## DIRECTIVE 1
List every subject that the biography of Raymond Lemaire says he gave courses on at the Catholic University.
## DIRECTIVE 2
Carry on the biography of Raymond Lemaire from its final line.

## PAGE TEXT
========================
Canon Raymond Lemaire (1878–1954) was a professor at the Catholic University of Leuven, both student and successor of Joris Helleputte.

Life
Lemaire was ordained to the priesthood in 1901 and graduated with a doctorate in Archaeology and Art History in 1906. From 1907 onwards he taught at the Catholic University, at various times giving courses on ecclesiastical architecture, conservation, applied aesthetics and architectural history. He was particularly interested in Romanesque architecture in Belgium. He played an important role in debates about the reconstruction of Leuven after the extensive destruction wrought upon the city during the First World War.

Works

As an architect, Lemaire designed the Redemptorist church, Leuven and the Institute of Agriculture, Heverlee.

Publications
 Les origines du style gothique en Brabant: L'architecture romane (Brussels, Vromant, 1906)
========================
## EXTRACTED ENTRIES
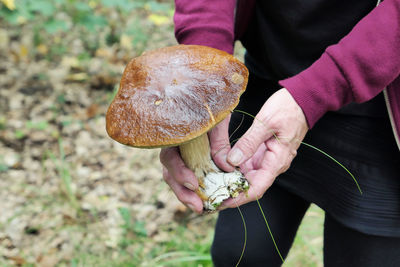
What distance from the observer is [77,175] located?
9.56 ft

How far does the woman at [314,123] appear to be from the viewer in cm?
110

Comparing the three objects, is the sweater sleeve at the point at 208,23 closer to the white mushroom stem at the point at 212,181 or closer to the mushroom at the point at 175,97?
the mushroom at the point at 175,97

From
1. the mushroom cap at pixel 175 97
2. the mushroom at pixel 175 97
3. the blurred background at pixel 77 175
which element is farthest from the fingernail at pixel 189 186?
the blurred background at pixel 77 175

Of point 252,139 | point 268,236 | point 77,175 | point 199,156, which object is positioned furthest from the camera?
point 77,175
========================
## EXPECTED ANSWER 1
- Ecclesiastical architecture
- Conservation
- Applied aesthetics
- Architectural history

## EXPECTED ANSWER 2
 La reconstruction de Louvain: rapport présenté au nom de la Commission des alignements (Louvain, Wouters-Ickx, 1915)
 Jezus goddelijk werkmanskind: retraite voor volksjongens: kenteekens der bouwwijze van de streek (Brussels, Vromant, 1918)
 De toestand der godsdienstige kunst : toespraak (...) bij gelegenheid van de prijsuitdeeling in de Sint-Lucasschool, Gent, 1921 (1921)
 Het Laatste Avondmaal van Dierik Bouts: voordracht gehouden in de Sint-Pieterskerk op 7 november 1921 (Leuven, Van Linthout, 1921)
 Les études actuelles d'architecture et nos monuments anciens (Brussels, Heyvaert, 1931)
 Beknopte geschiedenis van de meubelkunst (Antwerp, De Sikkel, 1937; fourth edition 1947)
 L'architecture du Moyen Age au pays de Namur (Namur, Dubois, 1943)

References

Further reading
  Quincy Goris, Monumentenzorg in de praktijk: restauraties van de Sint-Lambertuskapel te Heverlee door Kanunnik Lemaire en Raymond M. Lemaire voltooid in respectievelijk 1937 en 1965 (Dissertation, KU Leuven, 2002).

1878 births
1954 deaths
Academic staff of the Catholic University of Leuven (1834–1968)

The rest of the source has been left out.